------ EXERCISE TEXT ------

01/06/2024
My Journey to Not Fearing Birth
I didn’t learn to not fear birth until after my second baby. Why? Because in a hospital, your midwife often holds the power.
For my first birth, I walked into the hospital at 36 weeks, having contractions with my waters just broken. The midwife on shift told me I had to lie on my back, be examined, and have continuous CTG monitoring. My baby was posterior, causing excruciating back pain. When I said I couldn’t lie on my back, she insisted I needed an epidural. Luckily, her shift ended before this happened, and the next midwife said it wasn’t necessary but still wanted me on my back, adjusting the bed into a reclined chair. When I was fully dilated, a bunch of doctors and midwives came in, instructing me to push despite feeling no pressure or urge. My baby was born bruised.
For my second baby, still uneducated, I went to the hospital, and they called my midwife, who had been with me throughout my pregnancy. When she arrived, she simply said, “Do whatever you feel. Everything is your choice, and don’t worry, I will catch your baby no matter where you birth.” Those simple words meant the world to me. I instantly knew I could follow whatever my body told me to do. I walked around, hopped in and out of the shower, wasn’t strapped to a bed, and had no annoying monitors. I just breathed through each contraction. It felt like a walk in the park compared to my first. My baby was born perfect and happy, placed straight onto my chest.
Looking back, I know I should have done my own research. I should have hired a doula for extra comfort and to remind me I could do whatever I wanted. Because, at the end of the day, we never know which midwife we’ll get and what their views on birth will be.

------ AVAILABLE DATA ------

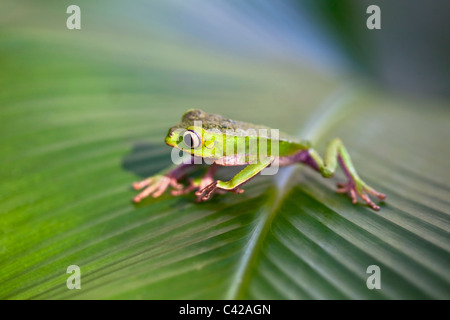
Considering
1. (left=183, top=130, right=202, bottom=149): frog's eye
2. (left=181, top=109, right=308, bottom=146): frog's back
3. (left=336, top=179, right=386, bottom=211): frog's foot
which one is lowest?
(left=336, top=179, right=386, bottom=211): frog's foot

------

■ TASKS TO COMPLETE
[1] According to the birth story, why does the writer think she should have hired a doula? Answer in one to three sentences.
[2] In the birth story, copy the words from "For my second" to "onto my chest." word for word.
Use only the birth story to answer.

■ ANSWERS BY TASK
[1] She says a doula would have given extra comfort and reminded her that she could do whatever she wanted. This matters because you never know which midwife you'll get or what that midwife's views on birth will be.

[2]
For my second baby, still uneducated, I went to the hospital, and they called my midwife, who had been with me throughout my pregnancy. When she arrived, she simply said, “Do whatever you feel. Everything is your choice, and don’t worry, I will catch your baby no matter where you birth.” Those simple words meant the world to me. I instantly knew I could follow whatever my body told me to do. I walked around, hopped in and out of the shower, wasn’t strapped to a bed, and had no annoying monitors. I just breathed through each contraction. It felt like a walk in the park compared to my first. My baby was born perfect and happy, placed straight onto my chest.